Hi
My streaming application gets killed with below error
5/08/26 21:55:20 ERROR kafka.DirectKafkaInputDStream:
ArrayBuffer(kafka.common.NotLeaderForPartitionException,
kafka.common.NotLeaderForPartitionException,
kafka.common.NotLeaderForPartitionException,
kafka.common.NotLeaderForPartitionException,
kafka.common.NotLeaderForPartitionException,
org.apache.spark.SparkException: Couldn't find leader offsets for
Set([testtopic,223], [testtopic,205], [testtopic,64], [testtopic,100],
[testtopic,193]))
15/08/26 21:55:20 ERROR scheduler.JobScheduler: Error generating jobs for
time 1440626120000 ms
org.apache.spark.SparkException:
ArrayBuffer(kafka.common.NotLeaderForPartitionException,
org.apache.spark.SparkException: Couldn't find leader offsets for
Set([testtopic,115]))
at
org.apache.spark.streaming.kafka.DirectKafkaInputDStream.latestLeaderOffsets(DirectKafkaInputDStream.scala:94)
at
org.apache.spark.streaming.kafka.DirectKafkaInputDStream.compute(DirectKafkaInputDStream.scala:116)
at
org.apache.spark.streaming.dstream.DStream$$anonfun$getOrCompute$1$$anonfun$1.apply(DStream.scala:300)
at
org.apache.spark.streaming.dstream.DStream$$anonfun$getOrCompute$1$$anonfun$1.apply(DStream.scala:300)
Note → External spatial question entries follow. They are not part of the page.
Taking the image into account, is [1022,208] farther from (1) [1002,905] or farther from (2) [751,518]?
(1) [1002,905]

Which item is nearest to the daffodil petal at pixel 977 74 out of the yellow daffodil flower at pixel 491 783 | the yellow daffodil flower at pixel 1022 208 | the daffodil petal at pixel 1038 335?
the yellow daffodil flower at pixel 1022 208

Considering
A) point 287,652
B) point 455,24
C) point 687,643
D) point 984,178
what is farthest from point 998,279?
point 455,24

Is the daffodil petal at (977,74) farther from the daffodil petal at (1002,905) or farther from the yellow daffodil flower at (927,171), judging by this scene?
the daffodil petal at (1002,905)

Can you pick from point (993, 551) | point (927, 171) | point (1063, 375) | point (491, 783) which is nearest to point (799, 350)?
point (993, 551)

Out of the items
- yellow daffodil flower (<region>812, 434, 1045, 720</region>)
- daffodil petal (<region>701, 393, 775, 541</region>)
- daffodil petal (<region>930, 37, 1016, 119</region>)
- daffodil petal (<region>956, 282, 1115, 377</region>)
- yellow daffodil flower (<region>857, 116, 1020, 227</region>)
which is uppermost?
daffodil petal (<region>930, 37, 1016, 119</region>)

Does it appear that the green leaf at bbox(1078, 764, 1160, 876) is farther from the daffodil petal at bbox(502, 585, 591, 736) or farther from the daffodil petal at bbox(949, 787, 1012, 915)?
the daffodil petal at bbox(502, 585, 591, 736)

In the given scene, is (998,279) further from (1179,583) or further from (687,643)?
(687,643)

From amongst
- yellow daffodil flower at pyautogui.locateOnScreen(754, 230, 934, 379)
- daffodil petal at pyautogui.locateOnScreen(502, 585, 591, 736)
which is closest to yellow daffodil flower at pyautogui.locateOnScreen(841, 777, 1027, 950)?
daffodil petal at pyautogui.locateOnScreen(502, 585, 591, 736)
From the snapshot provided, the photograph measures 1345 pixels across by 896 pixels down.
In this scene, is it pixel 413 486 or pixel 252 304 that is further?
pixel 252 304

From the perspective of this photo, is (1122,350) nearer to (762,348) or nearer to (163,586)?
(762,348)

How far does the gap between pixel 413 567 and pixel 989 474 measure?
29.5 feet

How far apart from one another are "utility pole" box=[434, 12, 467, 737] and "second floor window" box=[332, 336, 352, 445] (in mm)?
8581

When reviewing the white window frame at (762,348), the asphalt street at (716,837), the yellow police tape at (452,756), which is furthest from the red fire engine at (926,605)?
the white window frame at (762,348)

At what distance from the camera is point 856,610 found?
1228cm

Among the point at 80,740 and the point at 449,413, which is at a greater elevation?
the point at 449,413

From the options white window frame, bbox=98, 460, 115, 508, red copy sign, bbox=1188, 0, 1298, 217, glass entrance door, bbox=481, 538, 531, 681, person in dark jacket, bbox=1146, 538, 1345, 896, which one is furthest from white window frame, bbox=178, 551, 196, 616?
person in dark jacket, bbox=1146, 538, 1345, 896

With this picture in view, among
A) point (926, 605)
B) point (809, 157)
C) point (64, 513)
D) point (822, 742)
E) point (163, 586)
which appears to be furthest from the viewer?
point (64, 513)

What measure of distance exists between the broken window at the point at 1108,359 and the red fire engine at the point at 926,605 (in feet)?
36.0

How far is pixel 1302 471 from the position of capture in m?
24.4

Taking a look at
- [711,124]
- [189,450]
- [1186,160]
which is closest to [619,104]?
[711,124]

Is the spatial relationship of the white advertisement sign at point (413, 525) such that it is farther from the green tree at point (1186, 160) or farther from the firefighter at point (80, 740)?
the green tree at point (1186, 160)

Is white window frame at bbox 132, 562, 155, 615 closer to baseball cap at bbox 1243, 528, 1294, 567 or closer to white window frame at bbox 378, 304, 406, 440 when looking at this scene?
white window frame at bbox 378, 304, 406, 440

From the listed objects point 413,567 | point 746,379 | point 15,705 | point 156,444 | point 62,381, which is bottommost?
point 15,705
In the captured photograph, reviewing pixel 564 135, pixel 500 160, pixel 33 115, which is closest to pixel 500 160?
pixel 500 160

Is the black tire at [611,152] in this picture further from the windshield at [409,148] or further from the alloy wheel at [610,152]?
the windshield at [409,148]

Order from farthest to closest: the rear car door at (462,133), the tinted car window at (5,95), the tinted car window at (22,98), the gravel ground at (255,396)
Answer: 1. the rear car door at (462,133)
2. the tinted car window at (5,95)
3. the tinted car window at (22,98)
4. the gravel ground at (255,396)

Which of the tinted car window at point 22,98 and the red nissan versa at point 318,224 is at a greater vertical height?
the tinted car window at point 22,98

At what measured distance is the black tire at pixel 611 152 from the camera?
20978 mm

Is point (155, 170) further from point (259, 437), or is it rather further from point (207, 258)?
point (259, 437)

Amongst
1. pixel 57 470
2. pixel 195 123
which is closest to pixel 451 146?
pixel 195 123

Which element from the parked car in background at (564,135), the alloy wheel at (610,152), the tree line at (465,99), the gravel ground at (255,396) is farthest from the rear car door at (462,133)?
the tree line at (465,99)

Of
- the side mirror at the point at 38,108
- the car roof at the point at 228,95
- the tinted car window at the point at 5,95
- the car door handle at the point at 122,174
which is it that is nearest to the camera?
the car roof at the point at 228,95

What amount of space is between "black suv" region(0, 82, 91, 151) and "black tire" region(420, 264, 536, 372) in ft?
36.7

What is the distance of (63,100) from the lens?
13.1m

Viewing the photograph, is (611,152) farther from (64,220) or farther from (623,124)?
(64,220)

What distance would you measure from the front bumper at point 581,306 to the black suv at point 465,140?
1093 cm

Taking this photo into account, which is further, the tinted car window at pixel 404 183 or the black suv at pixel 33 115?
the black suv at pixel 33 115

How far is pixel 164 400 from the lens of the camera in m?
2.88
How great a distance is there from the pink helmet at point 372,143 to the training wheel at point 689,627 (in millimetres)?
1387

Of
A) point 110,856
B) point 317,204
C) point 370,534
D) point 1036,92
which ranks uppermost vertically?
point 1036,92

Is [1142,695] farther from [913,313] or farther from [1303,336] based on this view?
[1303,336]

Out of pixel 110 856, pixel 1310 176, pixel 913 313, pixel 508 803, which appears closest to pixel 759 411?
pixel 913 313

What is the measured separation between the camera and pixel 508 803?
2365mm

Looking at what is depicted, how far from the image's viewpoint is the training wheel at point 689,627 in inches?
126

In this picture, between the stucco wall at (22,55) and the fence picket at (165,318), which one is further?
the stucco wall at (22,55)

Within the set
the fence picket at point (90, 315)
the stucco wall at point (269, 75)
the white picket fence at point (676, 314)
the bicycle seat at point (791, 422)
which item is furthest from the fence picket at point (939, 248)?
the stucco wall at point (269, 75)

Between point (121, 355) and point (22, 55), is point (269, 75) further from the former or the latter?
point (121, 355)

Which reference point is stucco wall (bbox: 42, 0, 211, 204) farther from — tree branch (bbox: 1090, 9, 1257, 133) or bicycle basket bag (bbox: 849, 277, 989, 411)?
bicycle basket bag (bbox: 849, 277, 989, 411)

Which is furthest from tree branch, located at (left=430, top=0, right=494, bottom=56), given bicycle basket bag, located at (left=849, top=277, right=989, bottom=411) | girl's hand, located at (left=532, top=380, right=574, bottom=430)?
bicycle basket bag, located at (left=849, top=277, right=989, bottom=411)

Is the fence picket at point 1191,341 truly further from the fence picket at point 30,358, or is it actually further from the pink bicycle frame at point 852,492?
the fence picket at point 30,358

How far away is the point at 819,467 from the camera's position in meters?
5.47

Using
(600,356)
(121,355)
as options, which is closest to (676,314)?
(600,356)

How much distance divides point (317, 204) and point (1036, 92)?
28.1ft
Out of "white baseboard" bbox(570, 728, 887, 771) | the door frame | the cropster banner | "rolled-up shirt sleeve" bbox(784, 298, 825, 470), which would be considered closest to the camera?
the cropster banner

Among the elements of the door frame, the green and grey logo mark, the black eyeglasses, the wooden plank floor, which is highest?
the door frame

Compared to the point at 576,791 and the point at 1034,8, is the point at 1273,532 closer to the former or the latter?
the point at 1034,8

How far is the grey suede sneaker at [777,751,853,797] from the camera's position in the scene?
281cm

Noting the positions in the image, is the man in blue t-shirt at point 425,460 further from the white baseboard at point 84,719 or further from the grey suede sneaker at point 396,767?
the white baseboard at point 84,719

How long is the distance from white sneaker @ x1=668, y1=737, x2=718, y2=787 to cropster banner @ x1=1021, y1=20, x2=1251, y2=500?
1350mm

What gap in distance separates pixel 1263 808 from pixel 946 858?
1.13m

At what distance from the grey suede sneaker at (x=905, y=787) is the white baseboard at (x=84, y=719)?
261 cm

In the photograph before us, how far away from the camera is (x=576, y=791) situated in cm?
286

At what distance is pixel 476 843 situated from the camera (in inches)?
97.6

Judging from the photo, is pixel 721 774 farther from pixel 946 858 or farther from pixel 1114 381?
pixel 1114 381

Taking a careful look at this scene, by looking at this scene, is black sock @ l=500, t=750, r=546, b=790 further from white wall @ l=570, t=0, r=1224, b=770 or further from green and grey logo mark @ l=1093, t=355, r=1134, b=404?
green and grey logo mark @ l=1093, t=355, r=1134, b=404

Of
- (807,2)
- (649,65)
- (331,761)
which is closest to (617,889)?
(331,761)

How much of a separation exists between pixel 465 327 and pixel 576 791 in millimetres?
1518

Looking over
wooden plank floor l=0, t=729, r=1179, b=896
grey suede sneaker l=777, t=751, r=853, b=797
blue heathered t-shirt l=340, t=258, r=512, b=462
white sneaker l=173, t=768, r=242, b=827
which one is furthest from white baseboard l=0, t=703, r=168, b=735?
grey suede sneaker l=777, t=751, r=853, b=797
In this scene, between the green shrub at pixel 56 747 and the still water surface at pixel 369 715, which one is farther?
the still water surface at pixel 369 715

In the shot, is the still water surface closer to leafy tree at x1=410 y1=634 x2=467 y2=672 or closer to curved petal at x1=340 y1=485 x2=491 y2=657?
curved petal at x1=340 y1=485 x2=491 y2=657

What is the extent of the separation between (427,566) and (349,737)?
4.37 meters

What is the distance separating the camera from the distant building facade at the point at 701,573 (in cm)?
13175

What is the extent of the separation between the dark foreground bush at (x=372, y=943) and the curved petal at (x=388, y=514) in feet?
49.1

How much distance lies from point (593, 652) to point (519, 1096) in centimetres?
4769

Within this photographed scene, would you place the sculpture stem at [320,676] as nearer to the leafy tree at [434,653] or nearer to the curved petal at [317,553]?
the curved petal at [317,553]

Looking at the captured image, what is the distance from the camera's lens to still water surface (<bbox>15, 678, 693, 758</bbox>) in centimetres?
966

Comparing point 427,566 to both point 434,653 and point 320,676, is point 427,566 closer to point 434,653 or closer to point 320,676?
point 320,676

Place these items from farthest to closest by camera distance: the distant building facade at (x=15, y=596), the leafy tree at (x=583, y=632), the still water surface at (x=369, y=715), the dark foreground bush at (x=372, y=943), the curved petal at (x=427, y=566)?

at scala.util.DynamicVariable.withValue(DynamicVariable.scala:57)
at
org.apache.spark.streaming.dstream.DStream$$anonfun$getOrCompute$1.apply(DStream.scala:299)
at
Kafka params in job logs printed are :
value.serializer = class
org.apache.kafka.common.serialization.StringSerializer
key.serializer = class
org.apache.kafka.common.serialization.StringSerializer
block.on.buffer.full = true
retry.backoff.ms = 100
buffer.memory = 1048576
batch.size = 16384
metrics.sample.window.ms = 30000
metadata.max.age.ms = 300000
receive.buffer.bytes = 32768
timeout.ms = 30000
max.in.flight.requests.per.connection = 5
bootstrap.servers = [broker1:9092, broker2:9092, broker3:9092]
metric.reporters = []
client.id =
compression.type = none
retries = 0
max.request.size = 1048576
send.buffer.bytes = 131072
acks = all
reconnect.backoff.ms = 10
linger.ms = 0
metrics.num.samples = 2
metadata.fetch.timeout.ms = 60000
Is it kafka broker getting down and job is getting killed ? Whats the best
way to handle it ?
Increasing retries and backoff time wil help and to what values those
should be set to never have streaming application failure - rather it keep
on retrying after few seconds and send a event so that my custom code can
send notification of kafka broker down if its because of that.
Thanks